Yes, but not in any sensible manner.
Space mirrors could certainly work to manage Earth temperature, the issue is that to do meaningful amounts they need to re-direct a reasonable % of the light reaching Earth, making the needed area a sizable % of earth's surface. This produces designs with areas measuring 1000s of km on a side and weighing millions of tonnes.
These designs normally assume placement at Earth/Sun L1 point. This last bit is important, since at L1 our massive and expensive structure is shading 100% of the time. Putting the same amount of 'shade' in LEO means more than half of it is either behind earth, or off to the side, needing more 'stuff' launched. There is no way to have an solar shade orbit that stays on the 'day' side*.
Designs to date also assume an active structure that keeps facing the right direction to provide shade. If uncontrolled, flat shapes will often not be shading effectively and non flat shapes will be mass inefficient - both options increasing needed mass to orbit. Worse, some shapes may stabilize end on to Earth, making optimally inefficient shades. It would be easy for the massive number of rocket launches to get millions of tonnes of shade material aloft to have more climate effect than the shade itself.
Collisions between shades is also a problem, since it will tend to convert them from something efficient into something less so.
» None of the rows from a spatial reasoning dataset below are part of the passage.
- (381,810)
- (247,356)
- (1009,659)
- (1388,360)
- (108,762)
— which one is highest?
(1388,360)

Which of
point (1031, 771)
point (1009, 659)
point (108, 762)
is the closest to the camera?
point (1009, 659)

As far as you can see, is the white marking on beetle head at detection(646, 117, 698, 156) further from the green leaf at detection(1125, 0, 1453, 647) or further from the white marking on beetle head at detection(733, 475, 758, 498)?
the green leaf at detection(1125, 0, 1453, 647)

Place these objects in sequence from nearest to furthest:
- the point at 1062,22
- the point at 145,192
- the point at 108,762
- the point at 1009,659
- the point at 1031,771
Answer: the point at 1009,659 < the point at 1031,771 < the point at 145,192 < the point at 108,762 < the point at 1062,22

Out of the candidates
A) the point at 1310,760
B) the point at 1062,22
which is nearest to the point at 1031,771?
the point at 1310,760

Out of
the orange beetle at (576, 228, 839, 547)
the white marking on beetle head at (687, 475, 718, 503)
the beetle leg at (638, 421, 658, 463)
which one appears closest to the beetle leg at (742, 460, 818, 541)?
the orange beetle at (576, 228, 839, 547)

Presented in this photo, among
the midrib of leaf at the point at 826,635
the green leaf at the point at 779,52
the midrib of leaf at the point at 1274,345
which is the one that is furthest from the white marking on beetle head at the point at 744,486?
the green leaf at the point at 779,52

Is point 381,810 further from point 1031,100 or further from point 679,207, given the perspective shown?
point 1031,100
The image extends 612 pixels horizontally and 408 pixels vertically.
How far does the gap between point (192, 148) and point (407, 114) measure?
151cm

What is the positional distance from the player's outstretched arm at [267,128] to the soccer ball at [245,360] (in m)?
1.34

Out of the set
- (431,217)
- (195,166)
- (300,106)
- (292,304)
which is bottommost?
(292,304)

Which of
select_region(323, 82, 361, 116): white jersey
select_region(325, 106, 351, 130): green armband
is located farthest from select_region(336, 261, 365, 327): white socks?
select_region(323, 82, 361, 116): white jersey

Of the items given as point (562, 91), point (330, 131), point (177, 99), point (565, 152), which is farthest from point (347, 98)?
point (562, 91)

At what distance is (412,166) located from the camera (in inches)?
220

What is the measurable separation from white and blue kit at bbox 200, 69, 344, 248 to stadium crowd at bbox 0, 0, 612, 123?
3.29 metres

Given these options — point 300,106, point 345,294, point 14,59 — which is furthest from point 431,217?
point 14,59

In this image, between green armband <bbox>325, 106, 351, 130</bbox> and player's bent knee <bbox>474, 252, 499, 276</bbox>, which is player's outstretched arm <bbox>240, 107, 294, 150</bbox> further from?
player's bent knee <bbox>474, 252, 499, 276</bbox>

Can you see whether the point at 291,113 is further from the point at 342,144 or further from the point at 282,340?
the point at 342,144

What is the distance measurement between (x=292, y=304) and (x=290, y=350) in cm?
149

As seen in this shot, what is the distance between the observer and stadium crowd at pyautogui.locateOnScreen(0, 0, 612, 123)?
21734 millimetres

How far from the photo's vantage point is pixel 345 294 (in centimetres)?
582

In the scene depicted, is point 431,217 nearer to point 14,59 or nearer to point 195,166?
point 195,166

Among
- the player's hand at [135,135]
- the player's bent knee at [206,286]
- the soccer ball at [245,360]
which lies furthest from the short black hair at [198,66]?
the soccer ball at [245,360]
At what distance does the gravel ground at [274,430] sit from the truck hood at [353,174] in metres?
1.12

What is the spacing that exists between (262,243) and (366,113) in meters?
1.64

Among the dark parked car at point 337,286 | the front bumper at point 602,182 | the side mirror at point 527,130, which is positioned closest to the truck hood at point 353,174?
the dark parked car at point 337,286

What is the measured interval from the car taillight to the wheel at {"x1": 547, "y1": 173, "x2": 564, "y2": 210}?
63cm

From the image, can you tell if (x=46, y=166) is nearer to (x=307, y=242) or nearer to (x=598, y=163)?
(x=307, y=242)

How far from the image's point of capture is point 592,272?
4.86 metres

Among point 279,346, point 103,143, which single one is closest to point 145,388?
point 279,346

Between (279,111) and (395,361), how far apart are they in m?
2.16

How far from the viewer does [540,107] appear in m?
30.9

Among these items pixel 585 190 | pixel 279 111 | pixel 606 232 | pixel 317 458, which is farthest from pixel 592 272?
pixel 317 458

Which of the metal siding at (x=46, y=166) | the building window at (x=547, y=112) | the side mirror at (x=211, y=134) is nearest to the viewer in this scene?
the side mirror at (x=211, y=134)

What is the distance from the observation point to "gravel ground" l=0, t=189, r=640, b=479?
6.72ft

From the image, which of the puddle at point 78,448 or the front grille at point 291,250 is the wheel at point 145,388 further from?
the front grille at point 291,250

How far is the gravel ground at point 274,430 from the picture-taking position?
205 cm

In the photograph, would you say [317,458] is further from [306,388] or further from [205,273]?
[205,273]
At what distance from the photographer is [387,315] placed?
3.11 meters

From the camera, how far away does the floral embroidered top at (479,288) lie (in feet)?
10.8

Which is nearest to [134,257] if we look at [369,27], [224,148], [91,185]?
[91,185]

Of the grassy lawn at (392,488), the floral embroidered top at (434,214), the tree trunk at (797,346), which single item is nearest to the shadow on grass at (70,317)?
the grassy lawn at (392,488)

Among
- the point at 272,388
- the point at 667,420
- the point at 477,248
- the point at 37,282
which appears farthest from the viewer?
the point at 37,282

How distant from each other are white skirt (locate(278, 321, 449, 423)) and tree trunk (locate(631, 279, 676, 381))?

And for very large numbers of small shades collisions are inevitable due to how all orbits not in the same plane will intersect twice, and the way these objects will be acting as solar sails so will not stay in original orbit.
Which yes will make a kessler cascade of the question, but leave earth with a debris ring that may in fact make things worse! A poorly operating LEO shade system can end up hindering cooling on the night side of earth, reflect light onto earth rather than away to space or block visible light but re-radiate infra red to Earth anyway.
Further, a LEO system will tend to re-enter as on average collisions will remove orbital energy, and several millions tonnes of shade material in the upper atmosphere will be complicated to deal with.
So, while a massive deliberate Kessler event could impact the climate it certainly would not be 'control'.